- German industrial stagnation is worse than expected
- The German situation will have an impact on the EU as a whole
- Pressure on the government grows
German industrial stagnation is worse than expected
According to official data released on Wednesday, continued stagnation in German industry is likely to have led to a further contraction in output in the third quarter, putting the country on the brink of recession.
The Federal Statistical Agency Destatis is due to present its quarterly GDP estimate at 10.00 (09.00 GMT).
The Ministry of Economy said that after a 0.1% contraction in gross domestic product in the second quarter, it now expects "a further slight decline" to be reported again.
A technical recession occurs when the economy contracts for two consecutive quarters.
"It is unlikely that the German economy has picked up after the weak phase recorded in the third quarter," the ministry's autumn forecasts published this month said.
Analysts polled by FactSet were slightly more optimistic and predicted stagnation for this quarter.
The German situation will have an impact on the EU as a whole
Other major European economies are due to release their third-quarter GDP data on Wednesday, with Germany's results likely to hurt the euro area.
Although Germany is generally considered to be the engine of European growth, it has been hit hard by rising energy prices since the outbreak of Russia's war on Ukraine, a sharp rise in inflation, a slowdown in domestic consumption and falling demand for exports.
These difficulties have not come cheaply for the country's vital industrial sector, which accounts for around 20% of Germany's GDP.
"The manufacturing sector is starting to run out of orders," says the latest report from the German Industry Federation BDI.
The BDI forecasts that factory output will fall by three per cent in 2024 compared to the previous year and points out that this will be the "third consecutive decline".
The downturn is particularly pronounced in Germany's main sector, the automotive sector.

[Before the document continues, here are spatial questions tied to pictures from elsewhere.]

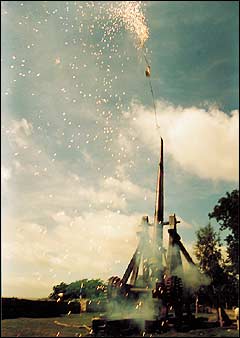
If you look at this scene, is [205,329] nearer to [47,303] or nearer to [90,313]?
[90,313]

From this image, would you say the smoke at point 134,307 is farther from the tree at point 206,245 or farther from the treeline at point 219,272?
the tree at point 206,245

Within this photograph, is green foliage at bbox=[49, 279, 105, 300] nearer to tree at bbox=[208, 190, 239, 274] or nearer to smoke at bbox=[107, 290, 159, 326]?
smoke at bbox=[107, 290, 159, 326]

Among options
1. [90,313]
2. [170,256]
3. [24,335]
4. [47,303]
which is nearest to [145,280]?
[170,256]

"Volkswagen is considering closing at least three plants in Germany and laying off tens of thousands of workers, workers' union leaders told workers this week, as Europe's biggest carmaker faces fierce competition from China, particularly in the electric car sector.

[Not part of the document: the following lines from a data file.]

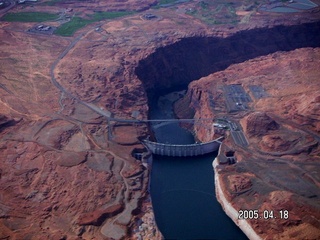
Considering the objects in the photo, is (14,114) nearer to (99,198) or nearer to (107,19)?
(99,198)

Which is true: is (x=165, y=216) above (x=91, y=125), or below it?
below

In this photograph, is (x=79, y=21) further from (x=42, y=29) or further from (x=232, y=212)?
(x=232, y=212)

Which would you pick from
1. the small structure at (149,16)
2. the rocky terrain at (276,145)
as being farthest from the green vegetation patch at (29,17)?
the rocky terrain at (276,145)

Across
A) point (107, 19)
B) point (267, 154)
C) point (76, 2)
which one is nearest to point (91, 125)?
point (267, 154)

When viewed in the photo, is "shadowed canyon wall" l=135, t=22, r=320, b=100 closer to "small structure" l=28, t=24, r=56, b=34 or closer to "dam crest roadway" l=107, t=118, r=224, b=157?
"dam crest roadway" l=107, t=118, r=224, b=157

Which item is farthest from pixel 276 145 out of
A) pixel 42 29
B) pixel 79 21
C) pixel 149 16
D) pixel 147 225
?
pixel 79 21

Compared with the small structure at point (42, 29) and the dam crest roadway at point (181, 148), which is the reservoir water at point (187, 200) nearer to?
the dam crest roadway at point (181, 148)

Volkswagen, BMW and Mercedes-Benz all revised their annual forecasts to the negative in September, citing a drop in demand from China.
Pressure on the government grows
Germany's woes are compounded by endless structural challenges, including a complex bureaucratic machine, under-investment in infrastructure, an ageing workforce and the high costs of the transition to green energy.

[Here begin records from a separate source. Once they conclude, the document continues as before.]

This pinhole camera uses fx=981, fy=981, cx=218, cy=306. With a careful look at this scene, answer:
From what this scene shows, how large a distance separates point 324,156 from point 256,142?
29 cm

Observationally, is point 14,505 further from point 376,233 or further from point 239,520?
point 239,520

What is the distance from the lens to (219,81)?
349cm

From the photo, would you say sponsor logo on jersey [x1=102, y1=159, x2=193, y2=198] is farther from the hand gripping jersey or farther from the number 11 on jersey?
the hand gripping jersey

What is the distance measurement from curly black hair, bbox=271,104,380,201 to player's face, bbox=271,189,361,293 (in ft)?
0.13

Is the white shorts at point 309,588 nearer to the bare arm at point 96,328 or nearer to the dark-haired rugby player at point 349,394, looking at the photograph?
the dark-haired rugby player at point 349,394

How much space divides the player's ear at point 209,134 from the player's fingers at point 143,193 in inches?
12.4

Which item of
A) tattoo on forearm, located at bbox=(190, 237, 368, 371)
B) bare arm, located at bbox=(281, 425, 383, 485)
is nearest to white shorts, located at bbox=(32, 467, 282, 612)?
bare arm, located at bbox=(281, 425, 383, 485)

Chancellor Scholz's government is under increasing pressure to act, but the fragile three-party coalition is at odds over how to turn the economy around.
Last week, Robert Habeck, the Greens' Minister for Economic Affairs, proposed investing billions of euros in German businesses.
But the bellicose Finance Minister Christian Linder was quick to rubbish the idea.
Ch. Lindner of the liberal FDP party is a fierce defender of the debt limits enshrined in the German constitution and is not giving in to calls from other coalition members to relax these rules even a little.
The International Monetary Fund has also intervened in the debate. Alfred Kammer, head of the IMF's European arm, said on Tuesday that Germany needs to invest in public infrastructure and implement a raft of structural reforms.
In an interview with the daily Sueddeutsche, he said, "The debt brakes can be released" to achieve this.
Germany was the only major advanced economy to record a recession in 2023 and the government forecasts that it may also contract slightly in 2024.
However, a recovery is expected as early as 2025, as falling inflation and rising wages should stimulate domestic consumption.
Price growth in Germany slowed to 1.6% in September, the lowest level since 2021.